The truth is that America does possess a two-tiered justice system, but it’s not the one often parroted on news networks. It’s a system starkly divided along economic lines. On one side, we have those occupying the lower rungs of the economic ladder who find themselves relentlessly railroaded through a justice system that seems hell-bent on their punishment, regardless of the proportionality of their crimes. Disturbingly, around 80% of all incarcerated persons in the U.S. hail from these low-income communities.
Public defenders, overloaded and underfunded, are all that stand between these individuals and the mighty hammer of justice. Far too often, they are forced into plea deals that offer them little to no benefit, resulting in harsher sentences, wrongful convictions, and years or even decades of their lives lost to the prison system. Moreover, once sentenced, many are incarcerated in facilities hundreds of miles from their home and family.
Meanwhile, on the other side, wealthier Americans navigate the justice system with relative ease, even when accused of heinous crimes, as we saw with Brock Turner’s 6-month sentence for rape. High-priced lawyers, connections, and top-tier investigators provide them with a safety net that poorer defendants can only dream of. This disparity has been starkly illuminated in recent cases, such as that of disgraced Theranos founder Elizabeth Holmes, where the affluent enjoyed pre-trial freedom and the comfort of home while preparing their defense. In contrast, those with limited financial resources often languish in jail for days, weeks, months, or even years until their cases are resolved.
In my work with incarcerated women, the devastating effects of this economic disparity are glaring. These individuals have spent decades in prison, striving to grow, learn, and transform amidst conditions that often do more to breed recidivism than rehabilitation. Yet, when they seek parole, many are denied, as if their efforts to change count for nothing against the unforgiving calculus of the system. It’s not just their lives on the line but those of their children who wait, year after year, for their return.

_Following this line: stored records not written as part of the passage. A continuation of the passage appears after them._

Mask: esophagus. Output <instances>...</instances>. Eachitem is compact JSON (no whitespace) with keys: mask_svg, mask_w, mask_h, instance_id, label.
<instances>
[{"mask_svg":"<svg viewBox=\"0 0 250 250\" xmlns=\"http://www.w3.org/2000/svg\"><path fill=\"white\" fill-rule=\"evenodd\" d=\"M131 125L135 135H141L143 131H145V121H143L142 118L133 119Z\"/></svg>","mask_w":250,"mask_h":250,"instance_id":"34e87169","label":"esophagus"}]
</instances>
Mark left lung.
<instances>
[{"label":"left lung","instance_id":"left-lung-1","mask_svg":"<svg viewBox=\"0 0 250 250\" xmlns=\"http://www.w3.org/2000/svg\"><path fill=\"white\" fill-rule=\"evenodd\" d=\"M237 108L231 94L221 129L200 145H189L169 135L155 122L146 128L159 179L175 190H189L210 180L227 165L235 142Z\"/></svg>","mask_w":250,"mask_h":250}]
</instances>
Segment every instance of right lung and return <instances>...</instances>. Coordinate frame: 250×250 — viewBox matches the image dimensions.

Sadly, even when they do get released, they are forever branded as felons, a label that inhibits their ability to reintegrate into society fully. This is not a justice system that encourages redemption or rehabilitation; it is designed to punish those on the lower economic rungs perpetually.

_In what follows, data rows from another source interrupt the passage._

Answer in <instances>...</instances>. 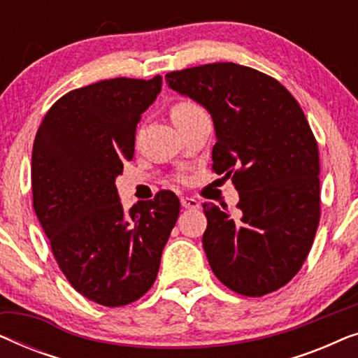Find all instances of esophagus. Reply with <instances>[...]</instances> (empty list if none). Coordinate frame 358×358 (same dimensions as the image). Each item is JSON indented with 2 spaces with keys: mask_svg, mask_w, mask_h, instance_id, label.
<instances>
[{
  "mask_svg": "<svg viewBox=\"0 0 358 358\" xmlns=\"http://www.w3.org/2000/svg\"><path fill=\"white\" fill-rule=\"evenodd\" d=\"M180 205H182L184 208H199L200 202L194 197H182L180 199Z\"/></svg>",
  "mask_w": 358,
  "mask_h": 358,
  "instance_id": "34e87169",
  "label": "esophagus"
}]
</instances>
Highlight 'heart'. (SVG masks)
<instances>
[{"mask_svg": "<svg viewBox=\"0 0 358 358\" xmlns=\"http://www.w3.org/2000/svg\"><path fill=\"white\" fill-rule=\"evenodd\" d=\"M200 112H203V110L200 109L197 104H194V102L180 101V102H176V104L171 107L169 115H171V120H173L174 125H180V124H184L185 120L192 119L194 115L200 114Z\"/></svg>", "mask_w": 358, "mask_h": 358, "instance_id": "b5f03b06", "label": "heart"}]
</instances>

Our society focuses on punitive justice, enforcing the harshest consequences for unlawful behavior. However, only the poorest among us are made to bear the full weight of those consequences, while the affluent and well-connected use money and power to shrug them off.
So, let’s refocus the narrative and dispel the political smokescreens. America does indeed have a two-tiered justice system, but it does not divide Democrats and Republicans; it’s one that unashamedly favors the wealthy and neglects the poor. Only by acknowledging this can we hope to effect meaningful reform and create a justice system that truly serves all Americans equally.